Paginatekst:

---+---

De momenteel gekweekte rassen zijn kruisingen van Rubus Idaeus, R. occidentalis en R. strigosus. De framboos is een verzameling van steenvruchtjes, welke op een gemeenschappelijke kegelvormige vruchtbodem zijn ingeplant. De kleur van de vrucht van de meeste rassen is rood in verschillende tinten. Ook komen rassen met geel-witte en met zwarte vruchten voor.Onder het zgn. klein fruit neemt de framboos de derde plaats in. In 1947 werden in Nederland 606 ha beteeld, waarvan ca 90 pct als afzonderlijke en de rest als onderteelt van hoogopgaand fruit. Bij een gemiddelde opbrengst van 5000 kg per ha bedraagt de productie van frambozen in Nederland rond 3 millioen kg. Het grootste centrum is de Baronie van Breda, waarop Zuid-Beveland volgt. Buiten deze twee centra worden weinig frambozen geteeld. De teelt van frambozen vindt hoofdzakelijk plaats in het kleine gemengde bedrijf. Zeer veel arbeid vraagt het oogsten. Het is daarom een teelt, welke het meest rendabel is, daar, waar tijdelijke arbeidskrachten beschikbaar zijn. De vrucht wordt gebruikt voor verse consumptie, jambereiding, limonadefabricatie, voor de inmaak op eigen sap met suiker en op brandewijn. Hiervan is de jambereiding verreweg het belangrijkst. Een belangrijk gedeelte wordt geëxporteerd als edelpulp. Edelpulp zijn gewassen vruchten in een zwaveligzuuroplossing van geringe sterkte verduurzaamd. De handel vindt plaats over de veilingen. Frambozen worden in grote hoeveelheid in Schotland geteeld. In Amerika komt de zwarte framboos veel voor, welke een hogere opbrengst geeft dan de rode.

De framboos is een meerjarige teelt. Bij de teelt gaat men algemeen uit van jong wortelstek of van eenjarige grondscheuten, welke laatste na het uitplanten tot op 30 cm worden ingeknipt. Zij worden in het voorjaar uitgeplant. In de loop van de zomer ontwikkelen zich eenjarige scheuten tot 1 m hoogte. Deze geven het jaar daarop (d.i. het 2de jaar na de planting), vruchten aan de bloemstengels, welke uit de knoppen, verspreid langs de eenjarige takken ontstaan. Na de vruchtvorming sterven deze vruchttakken geheel af. Inmiddels zijn nieuwe scheuten uit de grond gegroeid, welke dan wel tot 1,5 à 2 m hoog geworden zijn. Het jaar daarop geven deze vrucht en sterven weer af. Dit gaat zo verschillende jaren door. De frambozen worden op rijen of op pollen geteeld. Bij de rijenteelt is de plantafstand 1.50 à 1.75 m bij 50 à 70 cm en bij pollenteelt op 1 m in het vierkant. De zich later ontwikkelende scheuten worden in de winter bij rijenteelt tot op 15 cm uitgedund en aan een draadleiding aangebonden. Bij de teelt op pollen worden 6 à 8 scheuten per pol aan een paal in het midden aangebonden. De afgedragen vruchttakken worden na de oogst verwijderd om de scheuten meer licht te geven. Het plukken geschiedt „met dop”, d.i. met de vruchtbodem mee of „zonder” dop. Met dop zijn ze beter voor vervoer en verse consumptie geschikt. Voor de fabriek wordt zonder dop geplukt.

---+---

Gegevens:

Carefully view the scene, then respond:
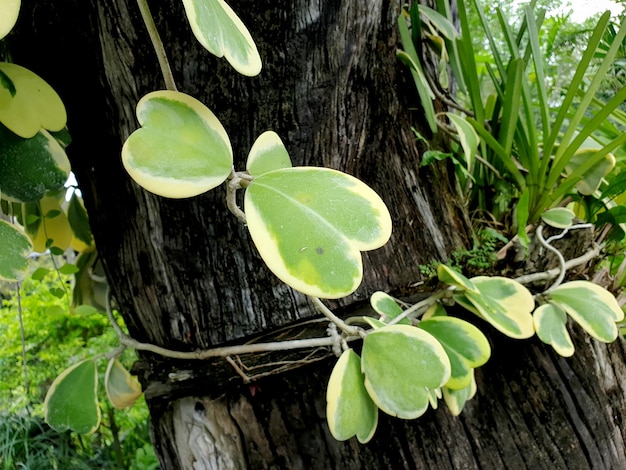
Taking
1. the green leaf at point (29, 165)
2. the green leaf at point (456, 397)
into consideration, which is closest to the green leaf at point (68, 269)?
the green leaf at point (29, 165)

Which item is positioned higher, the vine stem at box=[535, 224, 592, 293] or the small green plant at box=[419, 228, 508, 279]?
the vine stem at box=[535, 224, 592, 293]

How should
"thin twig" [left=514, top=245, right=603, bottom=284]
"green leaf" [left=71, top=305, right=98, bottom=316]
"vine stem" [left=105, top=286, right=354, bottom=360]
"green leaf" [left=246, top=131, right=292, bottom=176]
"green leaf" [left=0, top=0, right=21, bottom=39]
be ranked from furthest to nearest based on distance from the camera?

---+---

Opdrachten:
a. Kloppen de volgende uitspraken met de tekst over frambozen? Geef bij elke uitspraak ja of nee en citeer de woorden uit de tekst die de doorslag geven. (i) In 1947 werd in Nederland 606 ha met frambozen beteeld. (ii) Van alle toepassingen van de vrucht is limonadefabricatie het belangrijkst. (iii) Voor de fabriek worden frambozen met dop geplukt.
b. Hervat de tekst over frambozen na de laatste zin.

Antwoorden:
a.
(i) Ja: „In 1947 werden in Nederland 606 ha beteeld”
(ii) Nee: „Hiervan is de jambereiding verreweg het belangrijkst.”
(iii) Nee: „Voor de fabriek wordt zonder dop geplukt.”

b.
De meest geteelde rassen zijn Radboud, Preussen, Gertrudis. Daarnaast komen nog Hornet, Deutschland, Lloyd George en St Walfried voor. De Lloyd George bloeit tweemaal per jaar. Alleen in een mooie herfst worden de vruchten van de tweede bloei nog goed. Al deze rassen zijn roodvruchtig. Zij verschillen van elkaar in groeikracht, tint, grootte, vorm, smaak en stevigheid van de vrucht.

ZIEKTEN

Bij de frambozen treft men verscheidene ziekten en beschadigingen aan. De frambozenkevers, waarvan de larven het bekende wormpje in de vruchten zijn, kunnen heel goed bestreden worden door een bespuiting met Derris of D.D.T. omstreeks 10 en 20 Juni.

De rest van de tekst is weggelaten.